#### Work request 1
Can you retype part of the encryption essay below, starting at the words "This website, in" and stopping after "back to you."?
#### Work request 2
Answer these questions about the encryption essay below.
(a) Since what year has the one-time pad been in use, according to the essay?
(b) What does the website use for all its traffic?
(c) In the quoted question, who must personally sign the warrant?
#### Work request 3
How would the encryption essay below carry on after its last sentence? Continue it.

However, one aspect of the response by politicians has been to call for securely encrypted communication outlawed. In particular, the British Prime Minister, David Cameron, asked
"In our country, do we want to allow a means of communication between people which, even in extemis with a signed warrant from the Home Secretary personally, that we cannot read?"
It was clear from the context that he thinks the answer is a resounding "NO", and from the further actions of politicians both here and in the USA it appears that others in government agree with that point of view. They clearly believe that the government should be able to read all communications.
I think in a fair, open, democratic society, the answer must be "YES": private individuals must be able to communicate without risk of eavesdropping by government officials.
Secure Encryption is Not New
Firstly, there have ALWAYS been means of communication between people that the government cannot read. You might be able to intercept a letter, and read the words written on the piece of paper, but if the message is not in the words as they appear, then you cannot read it.
Ciphers which could not be cracked by contemporary eavesdroppers have been used since at least the time of the Roman Empire. New technology merely provides a new set of such ciphers.
For example, the proper use of a one-time pad provides completely secure encryption. This technique has been in use since 1882, if not earlier.
Other technology in widespread use today "merely" makes it exceedingly difficult to break the cipher, requiring hundreds, thousands or even millions of years to crack with a brute-force method. These time periods are enough that these ciphers can be considered uncrackable for all intents and purposes.
Consequently, governments are powerless to actually prevent communication that cannot be read by the security services. All that can be done is to make it hard for the average citizen to use such communication.
Terrorists are Criminals
By their very nature, terrorists are criminals: terrorist acts themselves are illegal, and even the possession of the weapons used for the terrorist acts is often also illegal.
Therefore, terrorists will not be put off from using secure communication just because that too is illegal.
In particular, criminal organisations will not think twice about using whatever means is available to ensure that their communications are private: if something gives them an edge of the police or anyone else who would seek to stop them, they will use it.
Society relies on secure encryption
Secure encrypted communication doesn't just prevent government agencies reading the communications of criminals, it also prevents criminals reading the communications of ordinary citizens.
This website, in common with an increasingly large number of websites, uses HTTPS for all traffic. When properly configured this means that someone intercepting the website traffic cannot identify which pages on the website you visited, or extract any of the data sent by you as a visitor to the website, or by the website back to you.

#### Provided records
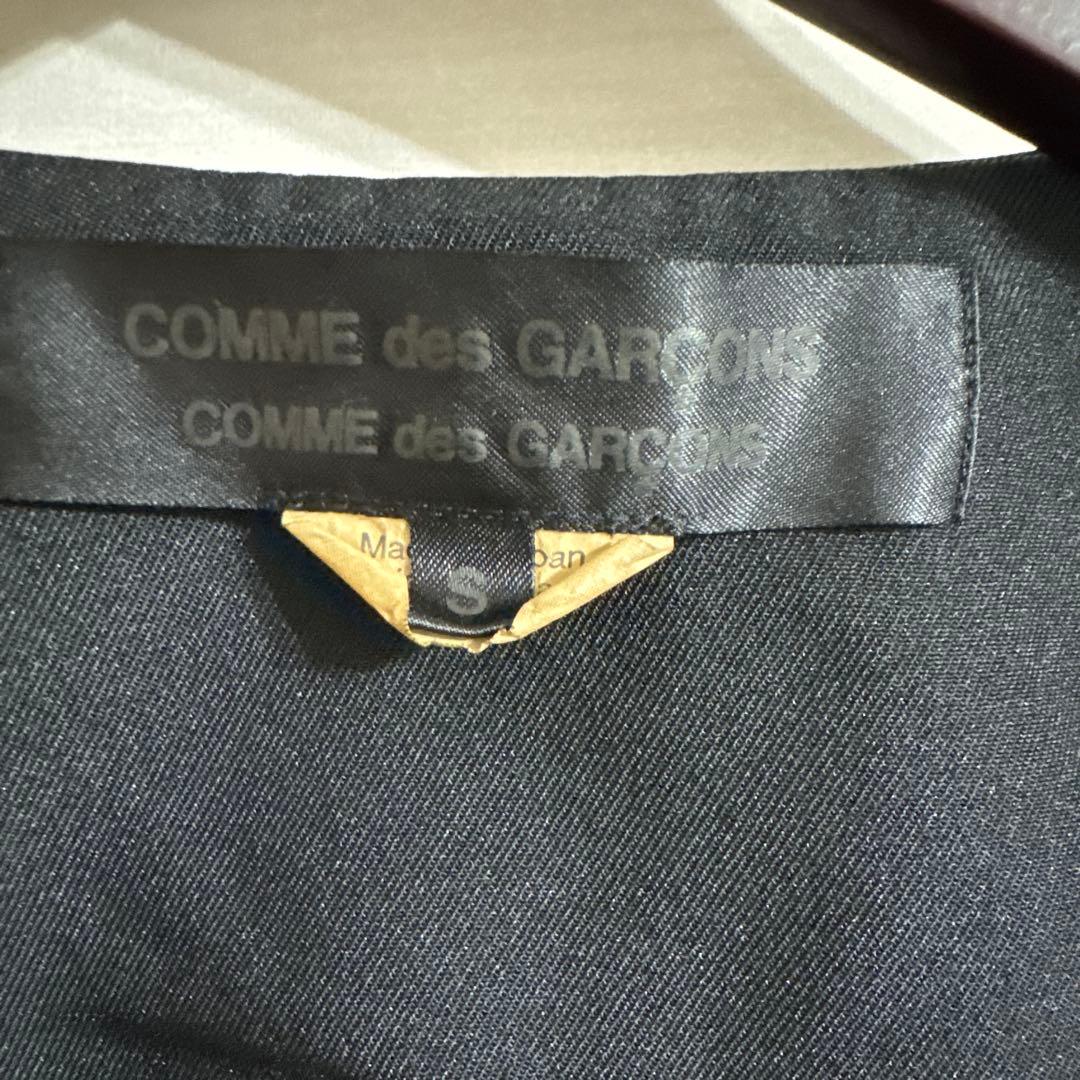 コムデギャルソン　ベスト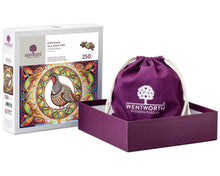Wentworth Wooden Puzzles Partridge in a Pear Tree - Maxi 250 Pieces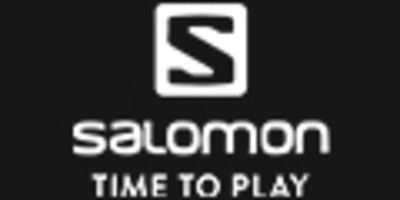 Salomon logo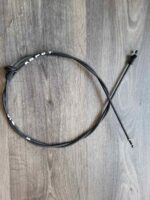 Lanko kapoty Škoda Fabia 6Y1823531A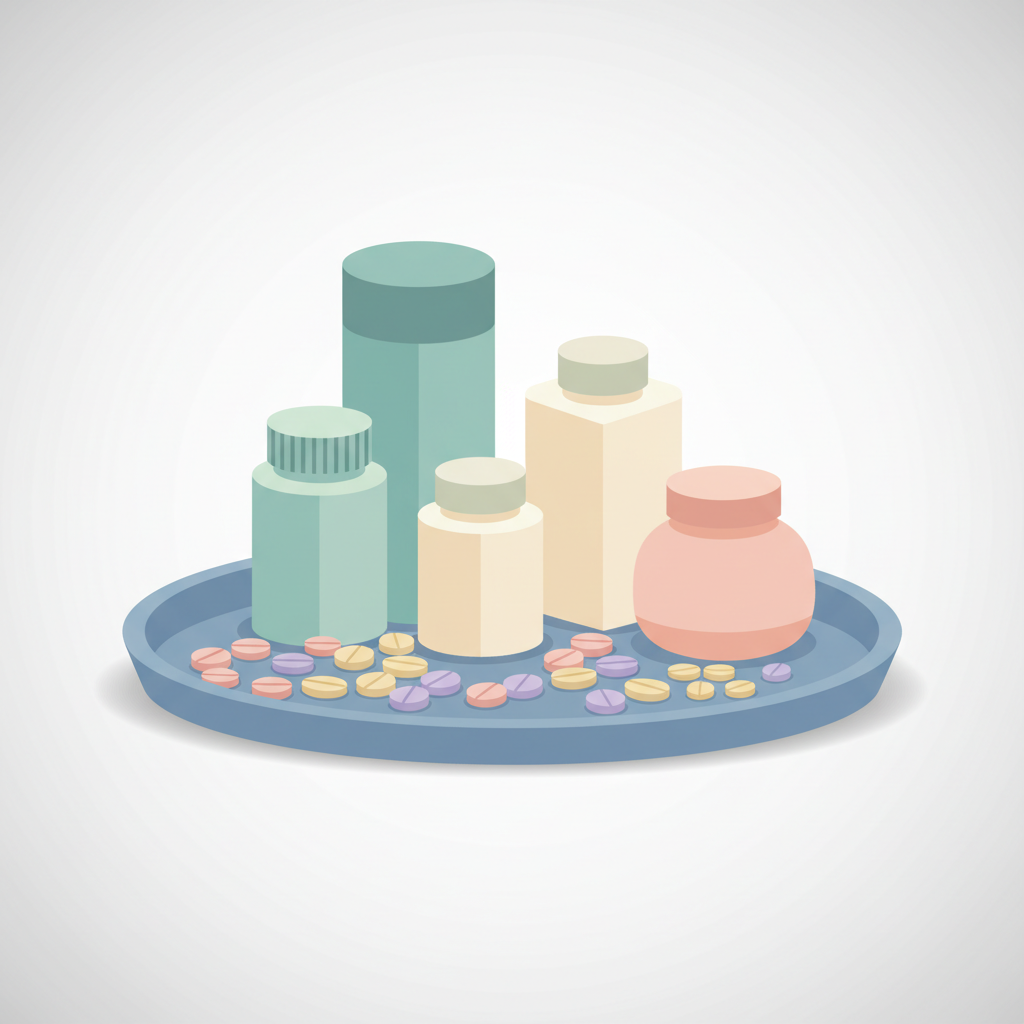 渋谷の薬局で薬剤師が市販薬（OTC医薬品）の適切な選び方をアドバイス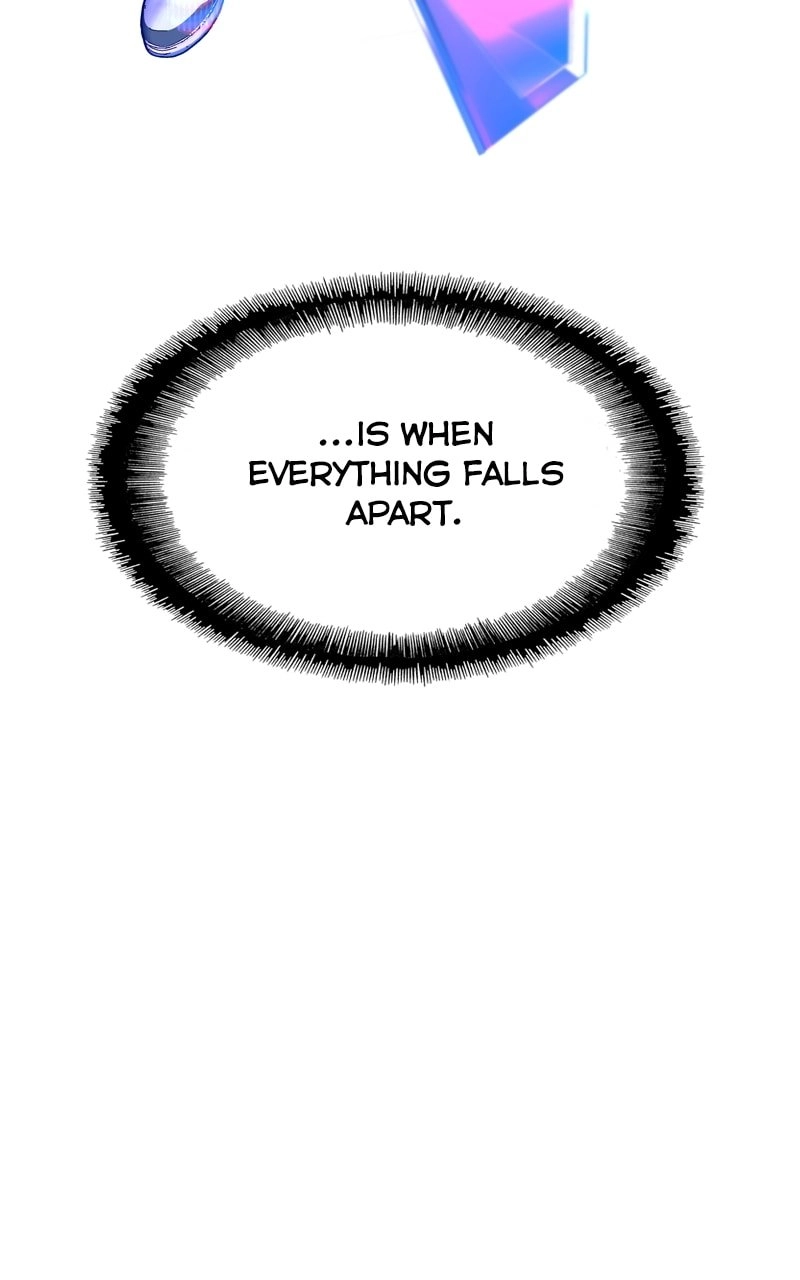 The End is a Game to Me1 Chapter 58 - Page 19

#### Task output 1
This website, in common with an increasingly large number of websites, uses HTTPS for all traffic. When properly configured this means that someone intercepting the website traffic cannot identify which pages on the website you visited, or extract any of the data sent by you as a visitor to the website, or by the website back to you.

#### Task output 2
(a) Since 1882, if not earlier.
(b) HTTPS.
(c) The Home Secretary.

#### Task output 3
This is crucial for facilities such as online banking: it prevents computer criminals from obtaining passwords and account data by intercepting the communications between you and your bank. If such communications could not be relied upon to be secure then online banking would not be viable, as the potential for fraud due to stolen passwords would be too great.
Likewise, many businesses use secure Virtual Private Networks (VPNs) which rely on secure encryption to transfer data between computers that are only connected to each other via the internet. This allows them to securely transfer data between sites, or between remote workers, without worrying about the communications being intercepted by criminals. Without secure encryption, many large multi-national businesses would be hugely impacted, as they wouldn't be able to rely on transferring data across the internet safely, and would instead have to rely on physical transfer via courier.
A "back door" or "government secret key" destroys the security of encryption
Some of the proposals from politicians have been to require that companies that provide encryption services must also provide a means whereby government security services can also decrypt the communications if required.
This requires that either (a) the company in question keeps a database of all the encryption/decryption keys used for all communications, or (b) the encryption algorithm used allows for decryption via a "back door" or "secret key" in addition to the standard decryption key, so that the government security services can gain access if required, without needing to know the customer's decryption key.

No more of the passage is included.